Today, we've seen one of those rows bubble over into the public domain with Tesco admitting to availability issues on Unilever products, with Marmite being chosen as the media-friendly brand to lead the stories. A spat between Tesco and Unilever is a big deal, but we've been here before with Sainsbury's taking Pepsi off the shelves, Asda removing I Can't Believe It's Not Butter and even Stella Artois briefly fading from sight in Tesco many years ago. Price is always the battleground, but it's not always the grocer who's the baddie in the argument.

Whilst our grocers are big businesses, they still arent't at the top of the food chain (pun intended!). The multinationals behind our favourite brands outstrip entire countries in their turnover and, often, if you upset one business unit, you upset them all.
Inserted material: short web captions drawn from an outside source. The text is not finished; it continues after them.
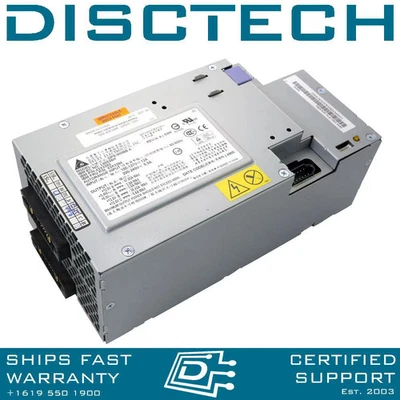IBM 43X3284 DPS-900BB-A 43X3283 900W Power Supply X iDataPlex dx360 6000 series - Image 1 of 4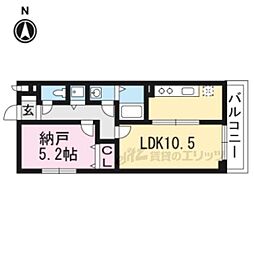 京都市営烏丸線 丸太町駅 徒歩2分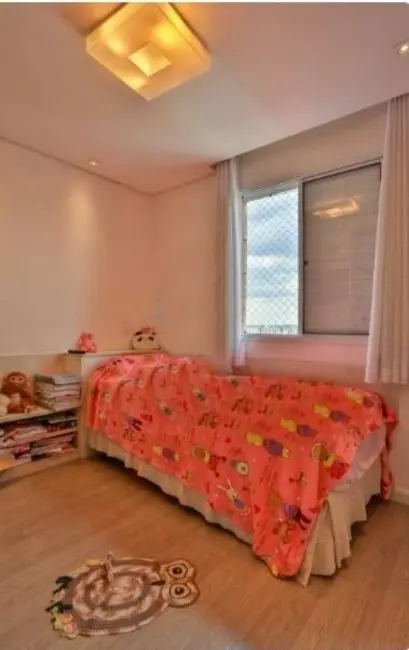 Foto 2 de Apartamento com 3 quartos à venda, 115m2 em Vila Valparaíso, Santo Andre - SP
Much of the dust-gathering NPD on our shelves is there because a Unilever, PepsiCo or P&G has hovered their finger over stopping or disrupting supply of their established brands.

The way our shelves are re-stocked also gives the manufacturers a lot of power. Retailers set inventory targets around the ideas of "just in time" replenishment with no stock held out the back. Our data-driven world has brought us ever closer to the dream scenario where stock arrives at a distribution centre, goes straight onto a wagon to the stores where it goes straight into a waiting space on the shelf without the SKU ever going off sale.
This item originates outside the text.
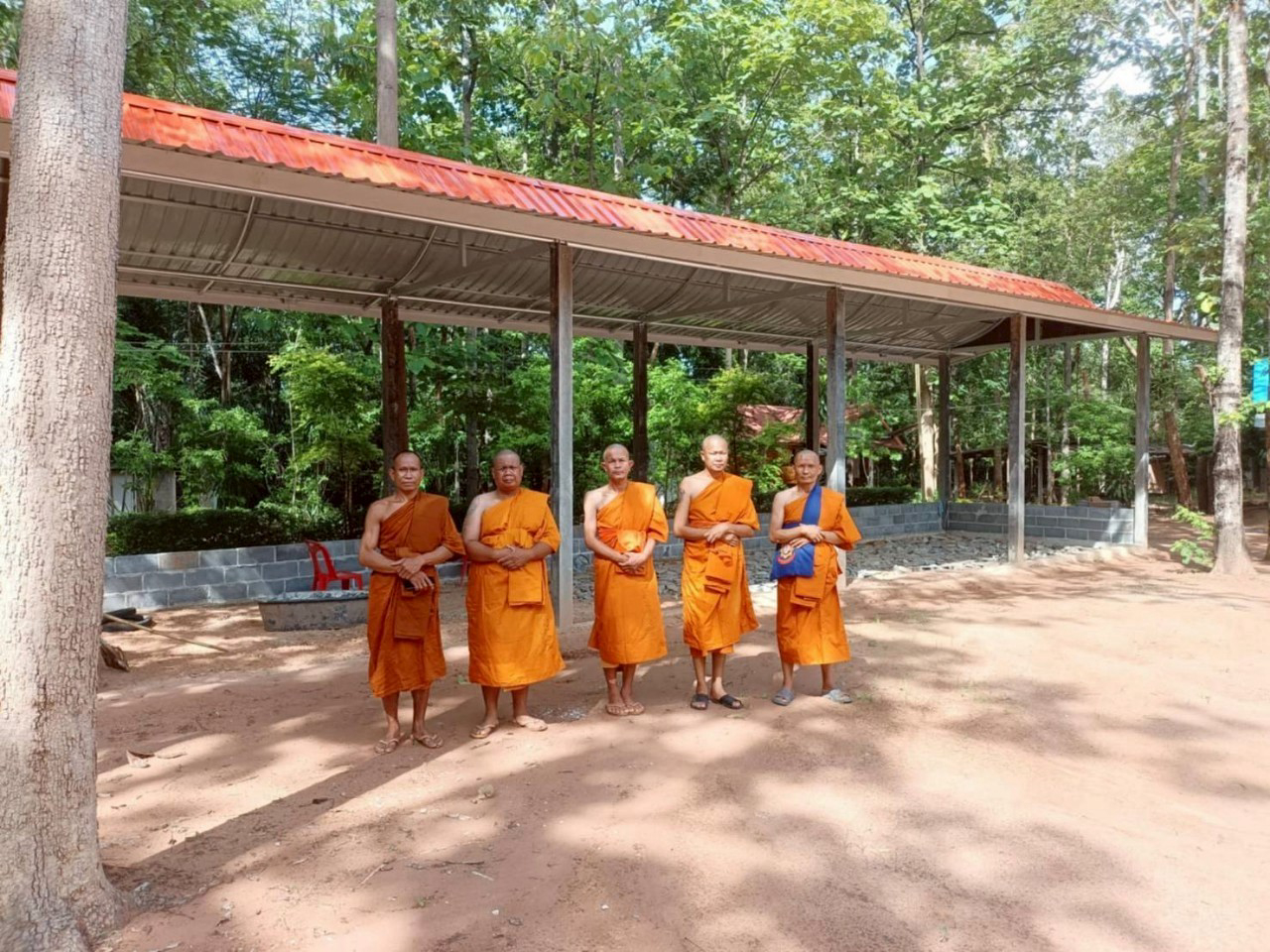 วัดสระเกษ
The whole concept is impossible of course - as with much data-led analysis, it assumes a large group of individuals will behave in exacatly the same way, at exactly the same time and day every week. The gaps already appearing in Tesco today following Unilever putting them onto "stop" are testament to that.

Inevitably, the decimation of the value of sterling following the Brexit announcements by the government will be cited as a reason for this dispute. It follows on a long line of reasons - everything from increases in commodity prices to the price of oil - but the heart of it is protection of margin. Retailers are profitable, but their margins are thin. Food in particular - the engineroom that powers our grocers' turnover - is very low margin, hence the need to pump up the share of sales coming from high margin general merchandise and clothing. When you consider that element, the JS purchase of Argos seems like a masterstroke.
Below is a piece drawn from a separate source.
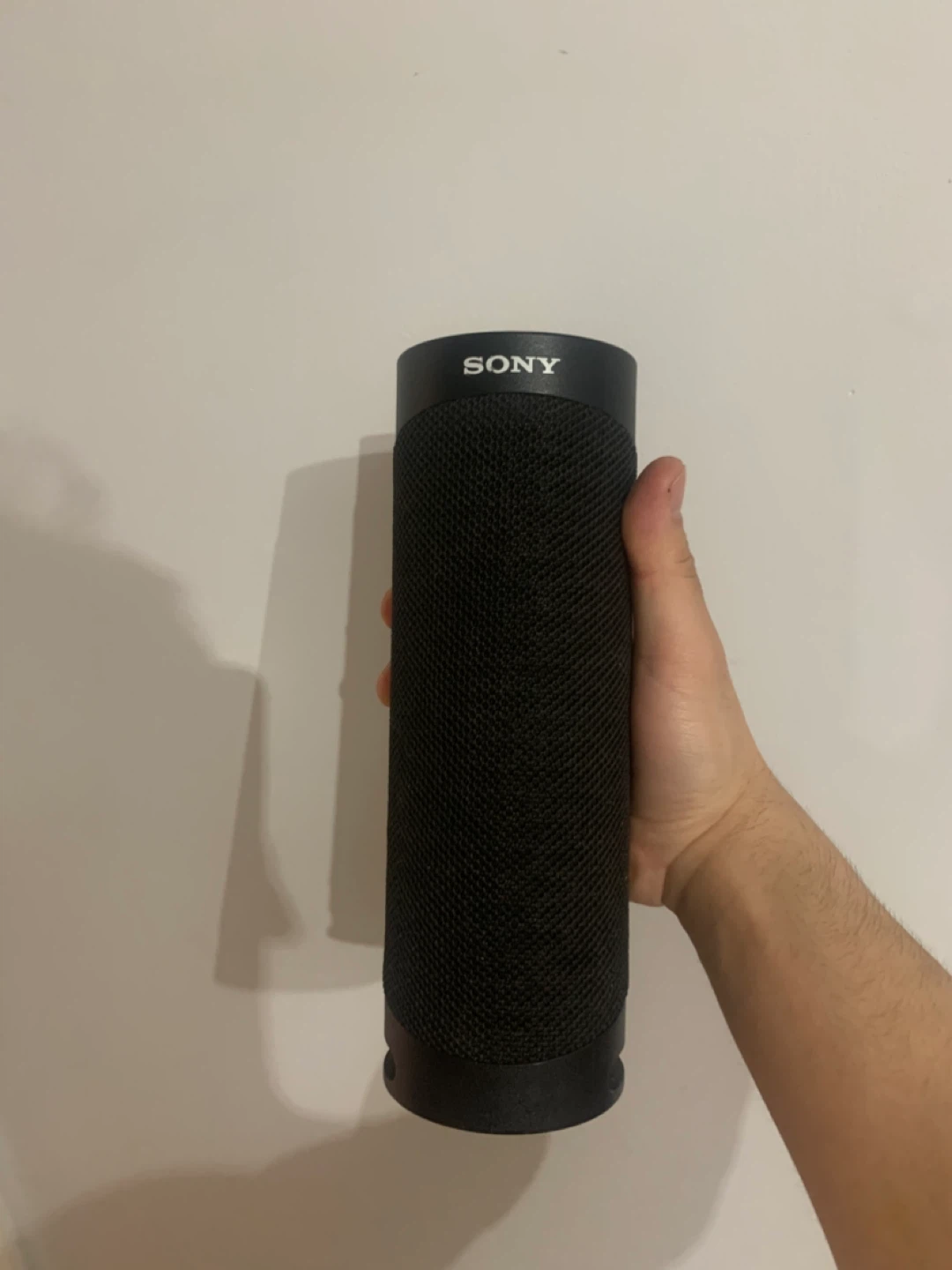 Sony Portable Wireless Speaker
But the margins at manufacturers are very high - often NPD won't be launched without at least 25%-30% margin for the manufacturer. In the modern retailing world, many are feeling the pain and it's time for manufacturers to step up to the plate. They will argue that they are taking the risks, developing the new products and building the brands so they need the extra margin. But, when you consider the growth of private label, largely through the discounters, the era of branded food goods might be entering its final days. Innovation these days seems to be drying-up - a white chocolate version of a milk chocolate snack is not innovation, neither is a bacon flavoured popcorn snack. And consumers are increasingly happy with the edited choice that an Aldi or Lidl gives them. So, manufacturers need to take a long, hard look at themselves before expecting retailers - or shoppers - to protect their margins.

Of course, this skirmish will sort itself out. Some of the off-balance ways of meeting halfway are now closed following various financial scandals, but you can be sure that Tesco won't want empty shelves and neither will Unilever want to lose that many distribution points. And some poor Category Manager is going to get a kicking at their next range review!